The 35-year-old high-wire artist — great-grandson of Karl Wallenda of the famous Flying Wallendas circus family — plans to perform two nail-biting walks, without a net or harness, that will be televised Sunday to millions of viewers around the world.

The Discovery Channel will use a 10-second delay for the broadcast, allowing producers to cut away if Wallenda falls.

The daredevil's challenge starts just after sunset when the skyscrapers up and down the Chicago River will be lit up and sparkling. First, he will walk uphill at a 19-degree angle from the Marina City west tower to the top of a skyscraper on the other side of the river. Next, he'll walk blindfolded between the two Marina City towers — Chicago landmarks with Hollywood credits.

At around 6:40 p.m., just minutes before the anticipated start of his high-wire feat, Wallenda, who has been preparing in Florida, said the chilly conditions in Chicago would not stall him.

"Yes there's some wind, yes it's cool, but it's not unbearable," he said.

Months of preparations have meant helicopters lifting cable to the rooftops, road closures and clearances from the Federal Aviation Administration and U.S. Coast Guard. Residents of Marina City have been asked not to use laser pointers, camera flashes or drones that could interfere. Even grilling has been prohibited.

Meanwhile, Wallenda has practiced the walk in Florida. Two of his previous televised tightrope walks — over the brink of Niagara Falls in 2012 and across the Little Colorado River Gorge in 2013 — drew about 13 million viewers each.

The Discovery Channel hopes to capture an elusive real-time audience in the DVR era.
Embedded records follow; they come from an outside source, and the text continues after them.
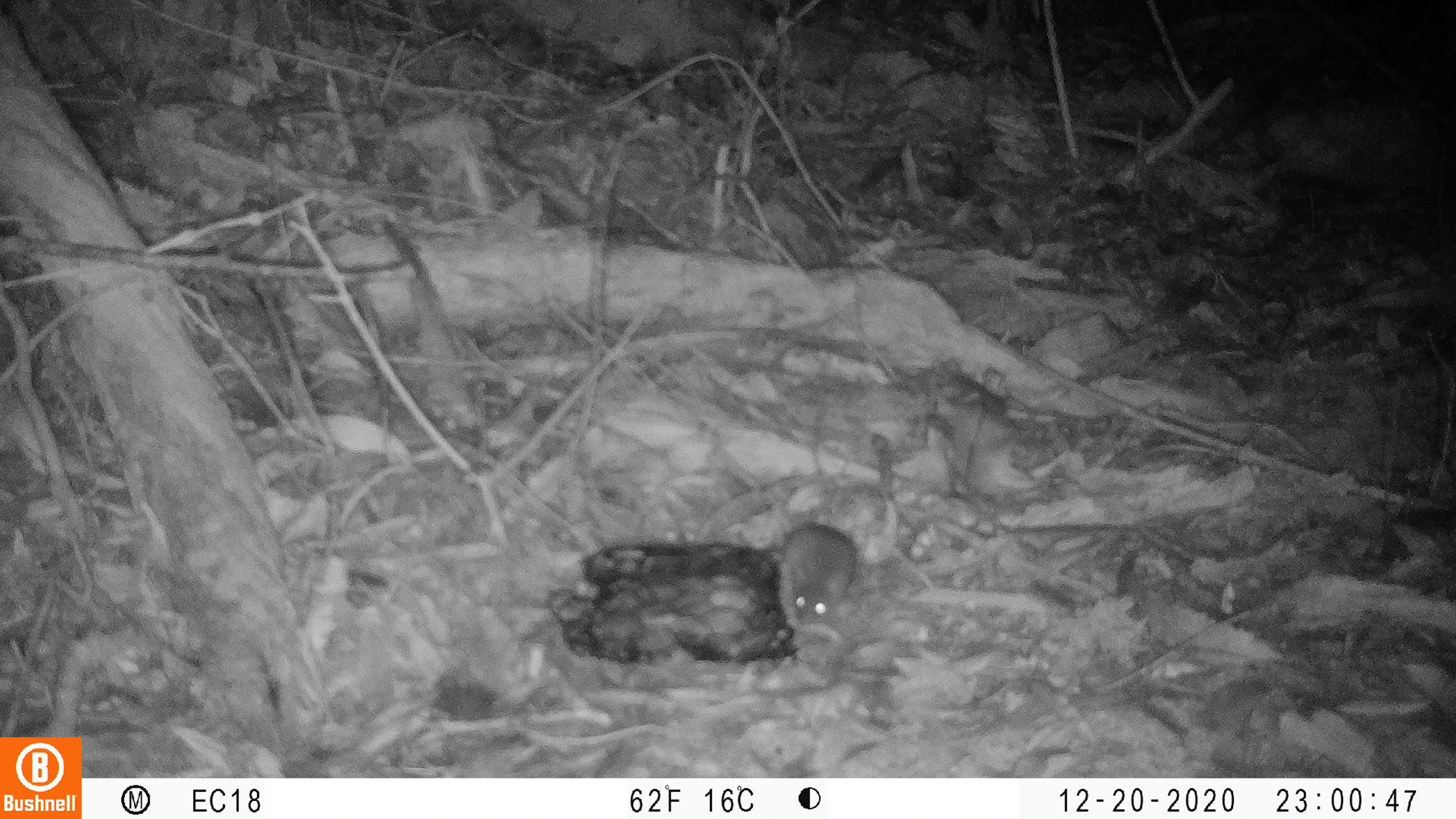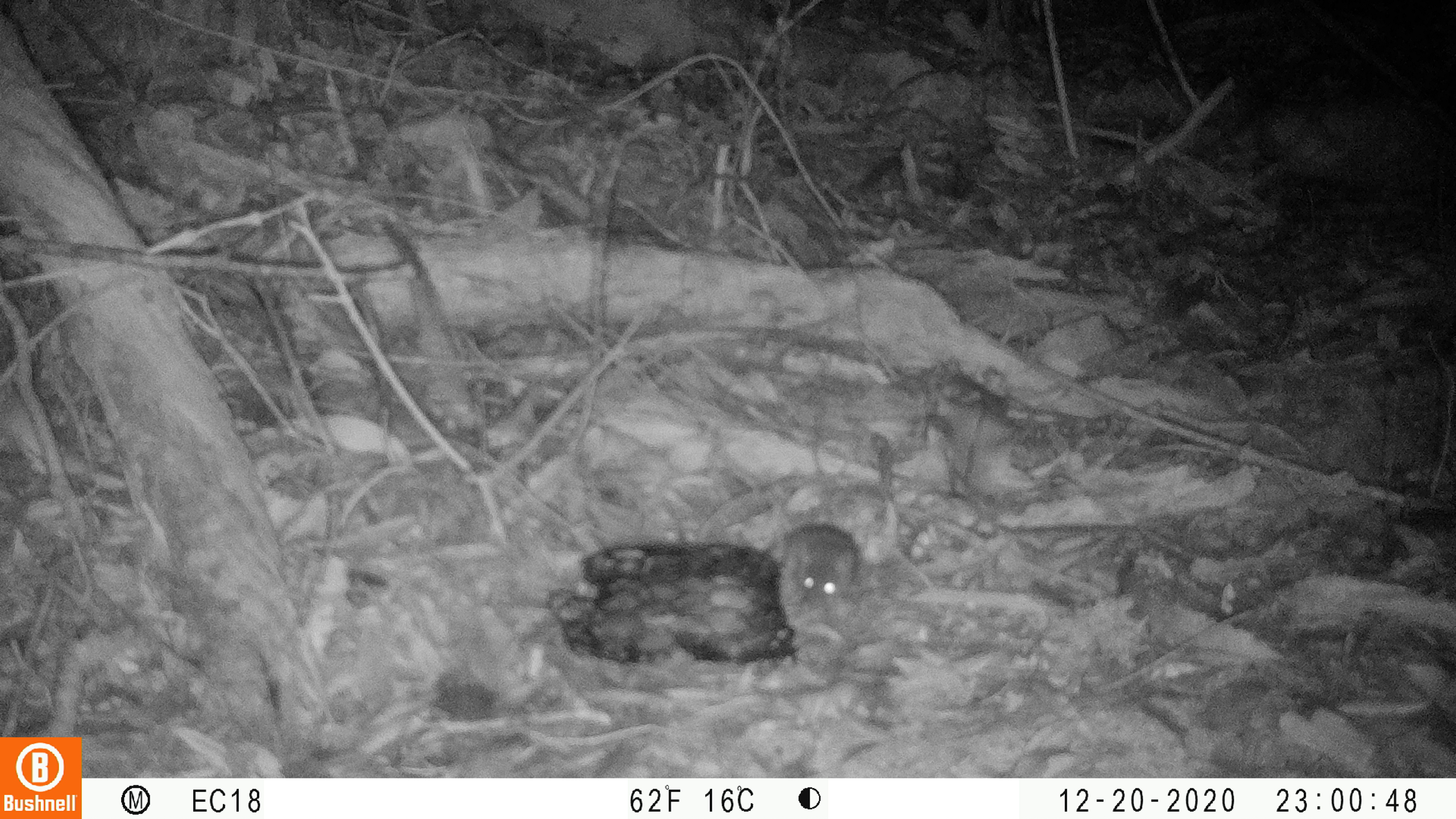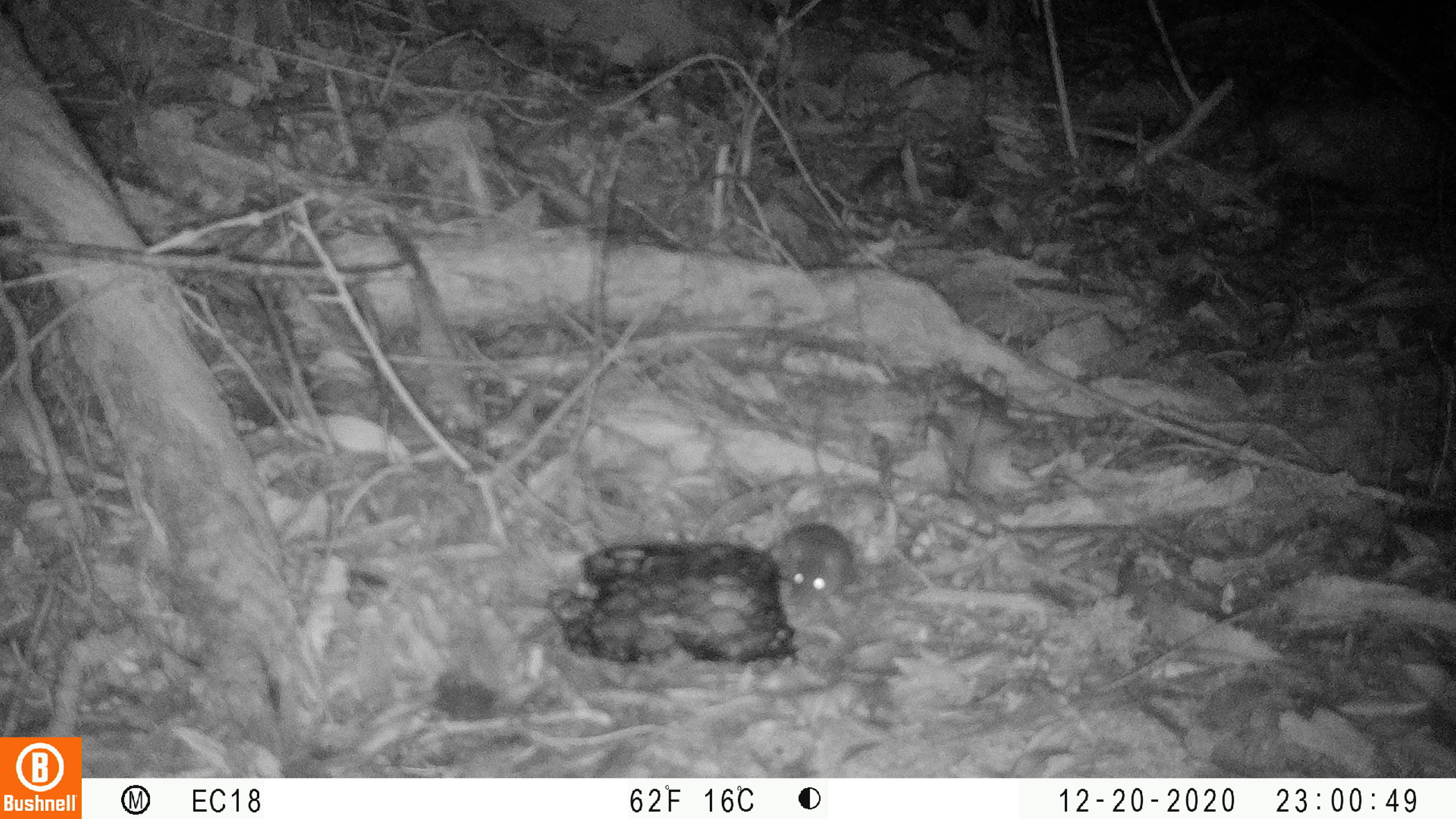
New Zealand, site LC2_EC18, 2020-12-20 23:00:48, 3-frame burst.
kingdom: Animalia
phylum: Chordata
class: Mammalia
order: Rodentia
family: Muridae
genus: Mus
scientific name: Mus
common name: mouse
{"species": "mouse (Mus)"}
The network plans to keep the almost-live telecast of Wallenda's progress on viewers' TV screens even during the commercials, using a "double box" that will show advertisements and Wallenda simultaneously.

The Marina City towers have been on screens — Steve McQueen chased a fugitive around the west tower's corkscrew parking ramp in "The Hunter" — and graced the album cover of Wilco's 2002 "Yankee Hotel Foxtrot."

Hours before the tightrope walk, Scott Jensen of Schaumburg, a Chicago suburb, waited to watch the spectacle with his 15-year-old son, Matthew, and Matthew's friend Tommy Demaret, also 15. They were bundled up and eating sandwiches while seated on a concrete planter with a nearly straight-overhead view of the high wire.

"I think anybody who does something like this is crazy and it's a once-in-a-lifetime opportunity to see it," Scott Jensen said.

Cynthia Garner traveled 90 miles from Belvidere, Illinois, with her husband Johnny.

"I'm scared of heights," Garner said looking up at the wire.

"The feeling I feel when I look up there is scared for his life," she said. "I'm scared for his life."

Journalists covering Sunday's event signed waivers relinquishing their right to claim emotional distress if they witness a catastrophe.

A year before Wallenda was born, his great-grandfather fell to his death during a tightrope stunt in Puerto Rico. He was 73.

Wallenda says after Chicago he wants to recreate a 1,200-foot-long high-wire walk made famous by his great-grandfather. Karl Wallenda's stunt at Tallulah Falls Gorge in Georgia included two headstands on the high wire.

"Life is on the wire," Karl Wallenda once said. "Everything else is just waiting."